> **Written request**: Extract every one of the following rows verbatim, reproducing each line unchanged.

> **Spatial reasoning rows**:
»»
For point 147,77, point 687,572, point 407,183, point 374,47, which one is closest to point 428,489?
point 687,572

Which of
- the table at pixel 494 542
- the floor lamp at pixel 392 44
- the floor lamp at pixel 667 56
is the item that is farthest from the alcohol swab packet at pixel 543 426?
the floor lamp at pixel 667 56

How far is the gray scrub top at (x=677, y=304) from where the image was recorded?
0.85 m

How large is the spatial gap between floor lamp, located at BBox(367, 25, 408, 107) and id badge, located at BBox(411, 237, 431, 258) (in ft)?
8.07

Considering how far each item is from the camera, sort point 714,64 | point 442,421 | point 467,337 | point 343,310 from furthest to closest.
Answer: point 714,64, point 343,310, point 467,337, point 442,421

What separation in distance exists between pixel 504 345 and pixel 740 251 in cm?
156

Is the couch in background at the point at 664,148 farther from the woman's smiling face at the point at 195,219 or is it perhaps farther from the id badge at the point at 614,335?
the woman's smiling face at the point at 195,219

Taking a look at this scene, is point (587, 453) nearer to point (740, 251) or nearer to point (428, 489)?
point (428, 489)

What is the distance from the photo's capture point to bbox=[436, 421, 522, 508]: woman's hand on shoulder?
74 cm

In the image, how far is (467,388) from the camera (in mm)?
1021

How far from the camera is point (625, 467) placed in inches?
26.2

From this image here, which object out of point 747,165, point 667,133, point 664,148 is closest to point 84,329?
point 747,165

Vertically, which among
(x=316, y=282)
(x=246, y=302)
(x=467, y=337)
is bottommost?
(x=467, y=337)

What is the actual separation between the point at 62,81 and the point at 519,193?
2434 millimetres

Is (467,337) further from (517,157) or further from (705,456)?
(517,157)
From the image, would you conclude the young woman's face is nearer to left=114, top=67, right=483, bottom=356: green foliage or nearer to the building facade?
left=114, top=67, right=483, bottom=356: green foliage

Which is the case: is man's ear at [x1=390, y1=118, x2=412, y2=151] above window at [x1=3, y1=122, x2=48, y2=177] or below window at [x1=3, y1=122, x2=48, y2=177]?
««
> **Task solution**:
For point 147,77, point 687,572, point 407,183, point 374,47, which one is closest to point 428,489?
point 687,572

Which of
- the table at pixel 494 542
- the floor lamp at pixel 392 44
- the floor lamp at pixel 667 56
is the item that is farthest from the alcohol swab packet at pixel 543 426?
the floor lamp at pixel 667 56

How far is the gray scrub top at (x=677, y=304) from where the image was recorded?
0.85 m

How large is the spatial gap between floor lamp, located at BBox(367, 25, 408, 107) and id badge, located at BBox(411, 237, 431, 258) (in ft)?
8.07

Considering how far each item is from the camera, sort point 714,64 | point 442,421 | point 467,337 | point 343,310 from furthest to closest.
Answer: point 714,64, point 343,310, point 467,337, point 442,421

What separation in distance exists between pixel 504 345 and pixel 740 251 in cm?
156

Is the couch in background at the point at 664,148 farther from the woman's smiling face at the point at 195,219 or is it perhaps farther from the id badge at the point at 614,335?
the woman's smiling face at the point at 195,219

Taking a look at this scene, is point (587, 453) nearer to point (740, 251) or nearer to point (428, 489)?
point (428, 489)

What is the distance from the photo's capture point to bbox=[436, 421, 522, 508]: woman's hand on shoulder?
74 cm

In the image, how far is (467,388) from the camera (in mm)?
1021

How far from the camera is point (625, 467) placed in inches?
26.2

From this image here, which object out of point 747,165, point 667,133, point 664,148 is closest to point 84,329?
point 747,165

Vertically, which among
(x=316, y=282)
(x=246, y=302)
(x=467, y=337)
is bottommost?
(x=467, y=337)

What is the actual separation between the point at 62,81 and the point at 519,193?
2434 millimetres

Is (467,337) further from (517,157) or further from (705,456)?
(517,157)
From the image, would you conclude the young woman's face is nearer to left=114, top=67, right=483, bottom=356: green foliage or nearer to the building facade?
left=114, top=67, right=483, bottom=356: green foliage

Which is the case: is man's ear at [x1=390, y1=118, x2=412, y2=151] above window at [x1=3, y1=122, x2=48, y2=177] or below window at [x1=3, y1=122, x2=48, y2=177]?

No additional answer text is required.